__Work required__
Please write the next part of the article on the Pepperdine biology professor's teaching award, picking up after its last sentence.

__Excerpted passage__
------------------------
Pepperdine biology professor earns prestigious award

0
130
Dr. Stephen D. Davis

Dr. Stephen D. Davis, distinguished professor of biology at Pepperdine University, has been named by Baylor University as this year’s recipient of the Robert Foster Cherry Award for Great Teaching, the only national teaching award presented by a college or university to an individual for exceptional teaching.

The Cherry Award program at Baylor is designed to honor great teachers, stimulate discussion in the academy about the value of teaching and encourage departments and institutions to value their own great teachers. Individuals nominated for the award have a proven record as an extraordinary teacher with a positive, inspiring and long-lasting effect on students, along with a record of distinguished scholarship.

As the 2008 recipient, Davis will receive a $200,000 award, plus $25,000 for his home department at Pepperdine. He will teach in residence at Baylor during the fall. A renowned expert on plant adaptations to fire, freezing and drought, Davis visited the Baylor campus in October to present a Cherry finalist lecture on “Undergraduate Research, Celebrating the Spice of Science.”
------------------------
__Recorded data__
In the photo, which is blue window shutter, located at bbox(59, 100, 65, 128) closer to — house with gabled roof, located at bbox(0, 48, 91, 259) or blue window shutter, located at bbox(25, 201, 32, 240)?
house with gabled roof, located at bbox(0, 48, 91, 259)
------------------------
__Answer below__
“I am greatly honored and humbled to be a recipient of the Robert Foster Cherry Award for Great Teaching,” Davis said. “This is a great tribute not only to me personally but also to the concept of promoting undergraduate research as a form of teaching. Teaching is an honorable and rewarding profession on its own account. An added benefit accrues when the students you teach exceed expectations, engage in the personal discovery of new knowledge through original research and reveal to you, the teacher, new insight into the subject being taught.”